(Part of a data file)

[Begin]

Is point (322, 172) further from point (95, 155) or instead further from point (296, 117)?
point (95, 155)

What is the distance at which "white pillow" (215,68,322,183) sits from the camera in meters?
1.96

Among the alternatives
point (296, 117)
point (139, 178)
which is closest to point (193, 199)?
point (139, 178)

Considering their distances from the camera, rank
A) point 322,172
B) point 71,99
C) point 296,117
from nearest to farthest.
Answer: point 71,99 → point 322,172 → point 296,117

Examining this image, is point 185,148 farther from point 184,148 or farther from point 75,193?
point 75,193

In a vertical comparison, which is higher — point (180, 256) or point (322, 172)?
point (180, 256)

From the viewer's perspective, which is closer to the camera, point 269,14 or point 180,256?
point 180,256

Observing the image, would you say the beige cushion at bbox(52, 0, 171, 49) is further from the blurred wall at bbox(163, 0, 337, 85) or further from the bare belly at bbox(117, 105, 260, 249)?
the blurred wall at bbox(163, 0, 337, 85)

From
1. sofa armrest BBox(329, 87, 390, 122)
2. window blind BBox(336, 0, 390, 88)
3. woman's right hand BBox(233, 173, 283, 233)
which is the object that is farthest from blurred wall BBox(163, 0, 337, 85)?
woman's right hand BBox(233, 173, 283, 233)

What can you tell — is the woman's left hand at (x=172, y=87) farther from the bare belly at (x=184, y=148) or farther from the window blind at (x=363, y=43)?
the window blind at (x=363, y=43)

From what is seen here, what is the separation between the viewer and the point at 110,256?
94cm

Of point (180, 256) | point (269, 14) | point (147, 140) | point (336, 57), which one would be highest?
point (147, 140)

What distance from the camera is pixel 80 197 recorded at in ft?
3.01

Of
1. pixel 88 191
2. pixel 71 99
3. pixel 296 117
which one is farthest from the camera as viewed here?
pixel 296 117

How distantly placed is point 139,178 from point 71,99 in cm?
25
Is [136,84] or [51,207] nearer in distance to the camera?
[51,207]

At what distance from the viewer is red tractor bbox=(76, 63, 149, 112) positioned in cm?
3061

[End]

▸ **Written problem**:
Rewrite the data above, replacing "camera" with "lens" wherever it occurs and leaving everything else unchanged.

▸ **Answer to this exercise**:
Is point (322, 172) further from point (95, 155) or instead further from point (296, 117)?
point (95, 155)

What is the distance at which "white pillow" (215,68,322,183) sits from the lens in meters?
1.96

Among the alternatives
point (296, 117)
point (139, 178)
which is closest to point (193, 199)?
point (139, 178)

Considering their distances from the lens, rank
A) point 322,172
B) point 71,99
C) point 296,117
from nearest to farthest.
Answer: point 71,99 → point 322,172 → point 296,117

Examining this image, is point 185,148 farther from point 184,148 or farther from point 75,193?
point 75,193

In a vertical comparison, which is higher — point (180, 256) or point (322, 172)?
point (180, 256)

From the viewer's perspective, which is closer to the lens, point 269,14 or point 180,256?
point 180,256

Observing the image, would you say the beige cushion at bbox(52, 0, 171, 49) is further from the blurred wall at bbox(163, 0, 337, 85) or further from the bare belly at bbox(117, 105, 260, 249)?
the blurred wall at bbox(163, 0, 337, 85)

From
1. sofa armrest BBox(329, 87, 390, 122)
2. window blind BBox(336, 0, 390, 88)
3. woman's right hand BBox(233, 173, 283, 233)
which is the object that is farthest from blurred wall BBox(163, 0, 337, 85)?
woman's right hand BBox(233, 173, 283, 233)

What can you tell — is the woman's left hand at (x=172, y=87) farther from the bare belly at (x=184, y=148) or farther from the window blind at (x=363, y=43)?
the window blind at (x=363, y=43)

From what is seen here, what is the separation between the viewer and the point at 110,256?
94cm

Of point (180, 256) | point (269, 14) | point (147, 140) | point (336, 57), which one would be highest?
point (147, 140)

What distance from the lens is pixel 80 197 recorded at in ft?
3.01

Of
1. pixel 88 191
2. pixel 71 99
3. pixel 296 117
which one is farthest from the lens as viewed here?
pixel 296 117

How distantly placed is point 139,178 from point 71,99 in cm?
25
Is [136,84] or [51,207] nearer in distance to the lens?
[51,207]

At what distance from the viewer is red tractor bbox=(76, 63, 149, 112) positioned in cm?
3061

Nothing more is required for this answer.